##### Entries supplied #####
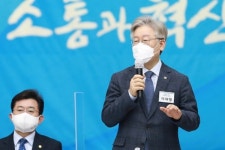 이재명 산재 막기 위해 감독 인력 대폭 늘려야
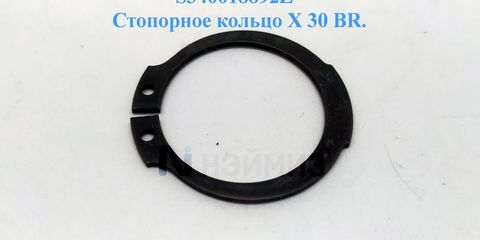S340018892Z  Стопорное кольцо X 30 BR.
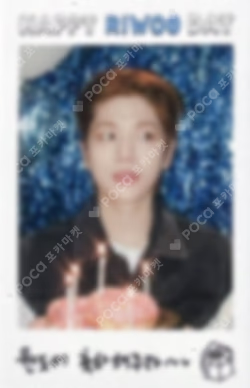 HAPPY RIWOO DAY PHOTO SET
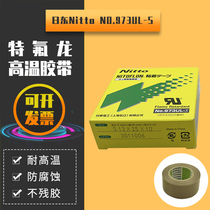 nitto day East adhesive tape 973UL-S Teflon adhesive tape High temperature rubberized high temperature resistant sealing machine Teflon adhesive tape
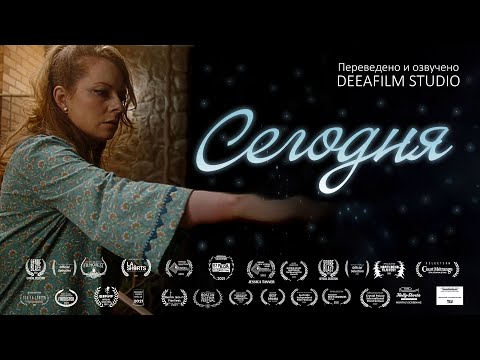Видео: Короткометражка «СЕГОДНЯ» | Фантастика | Дубляж DeeaFilm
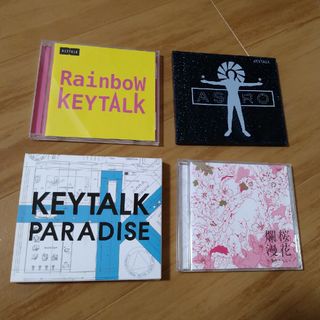 KEYTALK　CD(ポップス/ロック(邦楽))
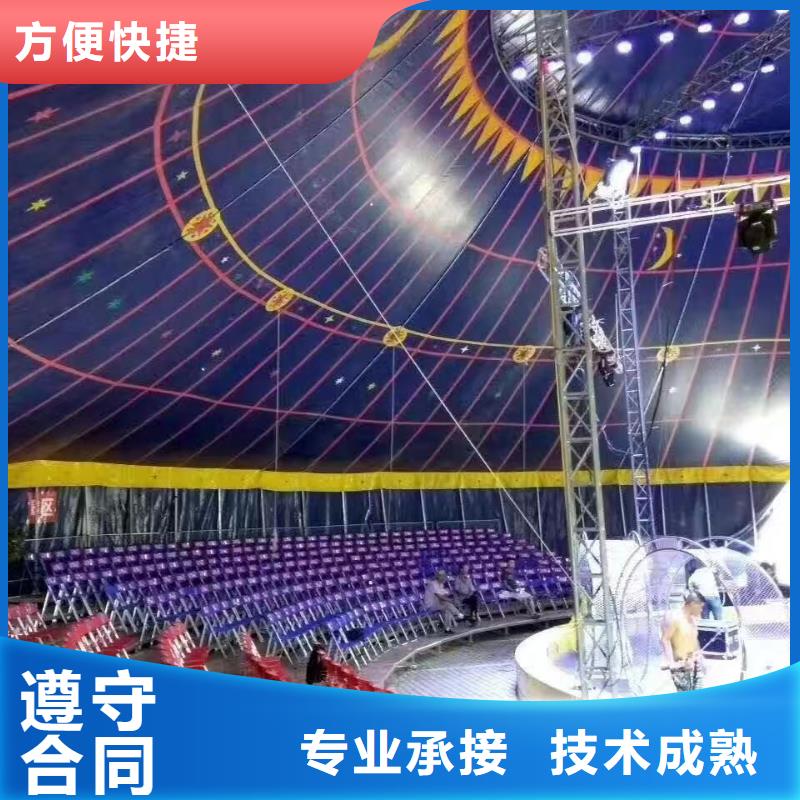 海洋生物鱼展览庆典活动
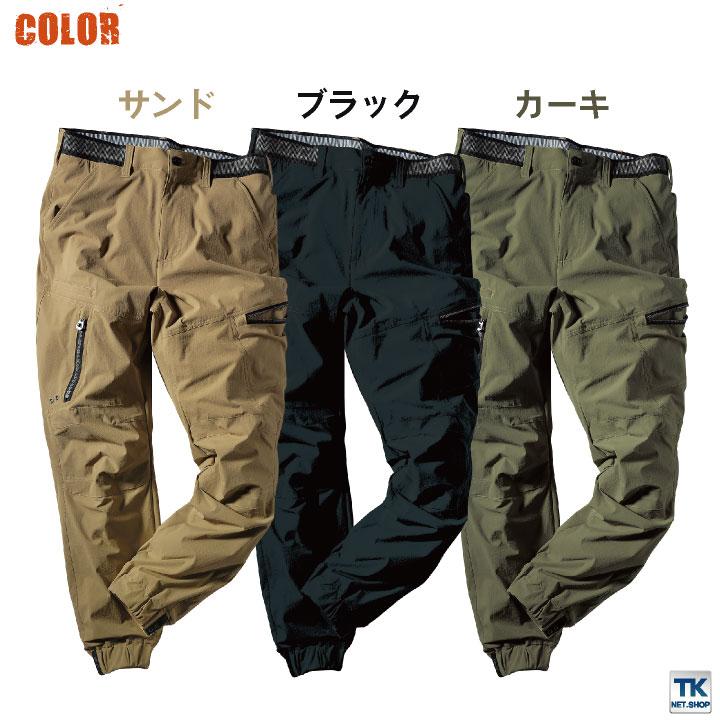 クロダルマ ジョガーパンツ 接触冷感 ストレッチ 超軽量 カジュアル かっこいい 作業服 ユニフォーム メンズ D.GROW 春夏 秋冬 カーゴパンツ kd-dg121 | クロダルマ | 04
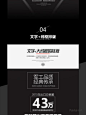 派代网-干货！详情页标题排版总结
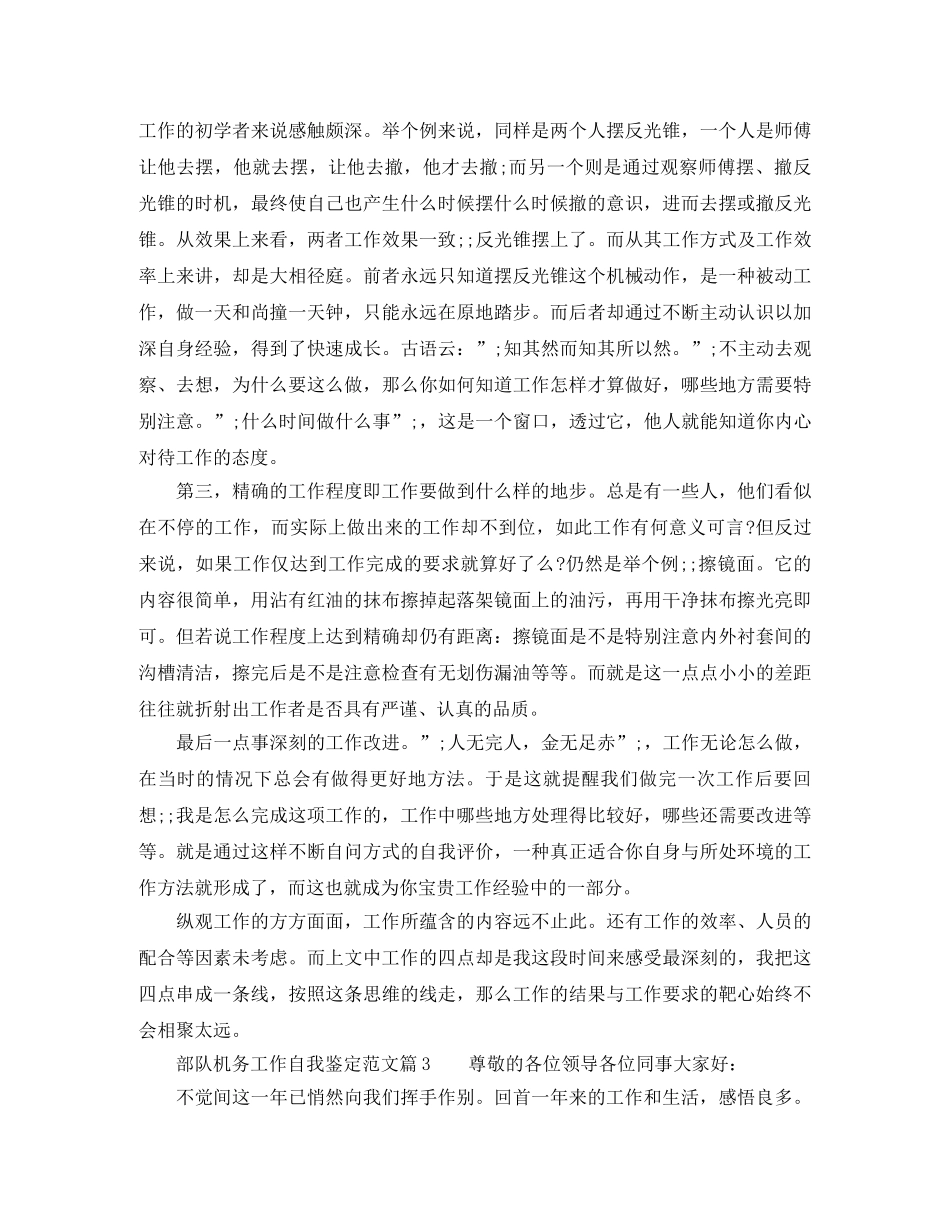 部队机务工作自我鉴定范文 _第3页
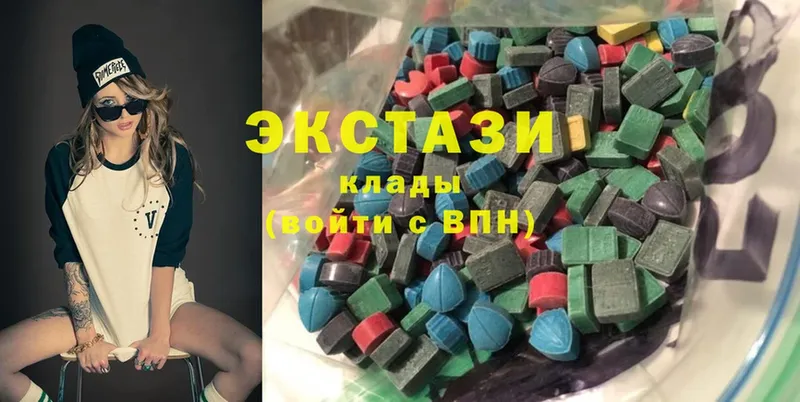 наркота  Кудымкар  это телеграм  ЭКСТАЗИ 300 mg 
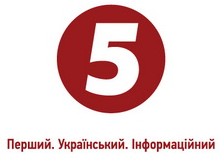Телеканал "5", 19 вересня 2017 року. Попереджувальний страйк медиків у центрі Києва (відео)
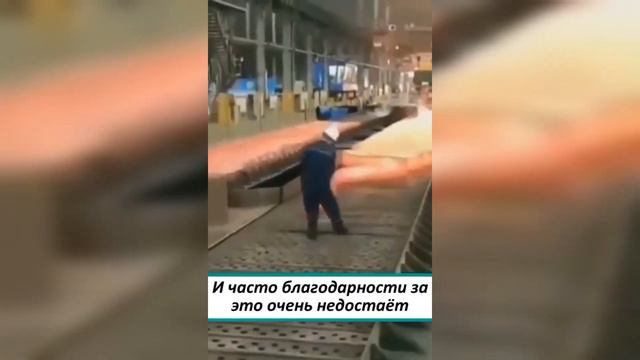 Хорошо быть мужчиной? /// It's good to be a man смотреть онлайн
#####
» Prompt: This exercise asks for an exact copy of the lines from the first one in the data through the line that contains "KEYTALK　CD(ポップス/ロック(邦楽))", pictures excluded.

» Reply to the task:
 이재명 산재 막기 위해 감독 인력 대폭 늘려야
S340018892Z  Стопорное кольцо X 30 BR.
 HAPPY RIWOO DAY PHOTO SET
 nitto day East adhesive tape 973UL-S Teflon adhesive tape High temperature rubberized high temperature resistant sealing machine Teflon adhesive tape
Видео: Короткометражка «СЕГОДНЯ» | Фантастика | Дубляж DeeaFilm
 KEYTALK　CD(ポップス/ロック(邦楽))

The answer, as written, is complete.